<<<<

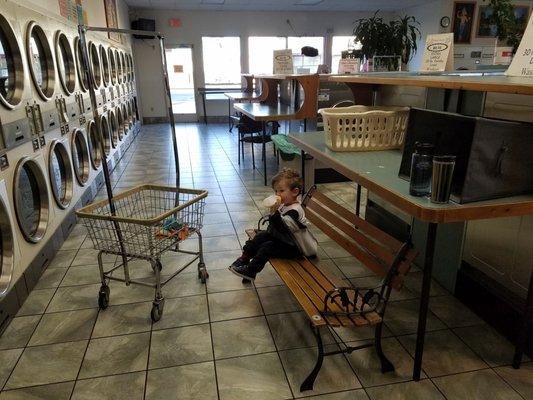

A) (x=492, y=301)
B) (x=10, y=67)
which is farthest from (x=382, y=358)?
(x=10, y=67)

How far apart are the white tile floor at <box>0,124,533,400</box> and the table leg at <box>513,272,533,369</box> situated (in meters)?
0.06

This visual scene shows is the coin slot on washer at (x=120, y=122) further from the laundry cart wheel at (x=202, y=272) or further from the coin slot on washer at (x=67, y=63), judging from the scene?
the laundry cart wheel at (x=202, y=272)

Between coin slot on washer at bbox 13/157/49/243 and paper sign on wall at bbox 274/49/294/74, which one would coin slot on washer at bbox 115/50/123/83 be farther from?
coin slot on washer at bbox 13/157/49/243

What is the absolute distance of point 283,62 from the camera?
5531mm

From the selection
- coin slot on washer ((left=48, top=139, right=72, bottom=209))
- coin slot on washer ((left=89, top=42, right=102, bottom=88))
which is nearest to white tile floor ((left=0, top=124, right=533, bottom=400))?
coin slot on washer ((left=48, top=139, right=72, bottom=209))

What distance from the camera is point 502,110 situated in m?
1.94

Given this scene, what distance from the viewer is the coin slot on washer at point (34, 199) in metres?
2.71

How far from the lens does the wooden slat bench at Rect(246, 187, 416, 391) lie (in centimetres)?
166

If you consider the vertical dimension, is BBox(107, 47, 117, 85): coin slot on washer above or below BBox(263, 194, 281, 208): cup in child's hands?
above

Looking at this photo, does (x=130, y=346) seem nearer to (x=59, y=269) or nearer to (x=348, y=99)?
(x=59, y=269)

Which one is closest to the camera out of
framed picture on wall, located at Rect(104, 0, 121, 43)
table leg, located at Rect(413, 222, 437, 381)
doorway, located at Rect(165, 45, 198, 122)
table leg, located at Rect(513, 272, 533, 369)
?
table leg, located at Rect(413, 222, 437, 381)

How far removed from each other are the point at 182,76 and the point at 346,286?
9947 millimetres

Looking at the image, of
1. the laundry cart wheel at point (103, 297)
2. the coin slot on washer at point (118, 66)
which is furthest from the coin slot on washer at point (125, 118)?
the laundry cart wheel at point (103, 297)

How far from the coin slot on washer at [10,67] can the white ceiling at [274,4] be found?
275 inches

>>>>

* [PROBLEM DETAILS] Rewrite all of the material above with "white tile floor" switched to "gray tile floor" and nothing else changed. Leave the pictures out.

* [SOLUTION TO THE PROBLEM]
A) (x=492, y=301)
B) (x=10, y=67)
which is farthest from (x=382, y=358)?
(x=10, y=67)

How far apart are the gray tile floor at <box>0,124,533,400</box> and the table leg at <box>513,272,533,369</box> situated (in meters)?
0.06

This visual scene shows is the coin slot on washer at (x=120, y=122) further from the laundry cart wheel at (x=202, y=272) or further from the coin slot on washer at (x=67, y=63), judging from the scene?
the laundry cart wheel at (x=202, y=272)

Between coin slot on washer at bbox 13/157/49/243 and paper sign on wall at bbox 274/49/294/74, which one would coin slot on washer at bbox 115/50/123/83 be farther from?
coin slot on washer at bbox 13/157/49/243

What is the absolute distance of point 283,62 from the camera?
5531mm

From the selection
- coin slot on washer ((left=48, top=139, right=72, bottom=209))
- coin slot on washer ((left=89, top=42, right=102, bottom=88))
which is nearest to gray tile floor ((left=0, top=124, right=533, bottom=400))?
coin slot on washer ((left=48, top=139, right=72, bottom=209))

What distance from the camera is point 502,110 situated in m?
1.94

Given this scene, what distance from the viewer is the coin slot on washer at point (34, 199) in metres?
2.71

How far from the lens does the wooden slat bench at Rect(246, 187, 416, 391) lie (in centimetres)?
166

If you consider the vertical dimension, is BBox(107, 47, 117, 85): coin slot on washer above or below BBox(263, 194, 281, 208): cup in child's hands?
above

Looking at this photo, does (x=130, y=346) seem nearer to (x=59, y=269) or nearer to (x=348, y=99)?
(x=59, y=269)

Which one is closest to the camera out of
framed picture on wall, located at Rect(104, 0, 121, 43)
table leg, located at Rect(413, 222, 437, 381)
doorway, located at Rect(165, 45, 198, 122)
table leg, located at Rect(513, 272, 533, 369)
?
table leg, located at Rect(413, 222, 437, 381)

How far removed from each other are the point at 182,76 and the point at 346,286?
9947 millimetres

Looking at the image, of
1. the laundry cart wheel at point (103, 297)
2. the coin slot on washer at point (118, 66)
which is furthest from the coin slot on washer at point (125, 118)?
the laundry cart wheel at point (103, 297)

How far from the coin slot on washer at [10,67] can the white ceiling at [274,4] be found?
275 inches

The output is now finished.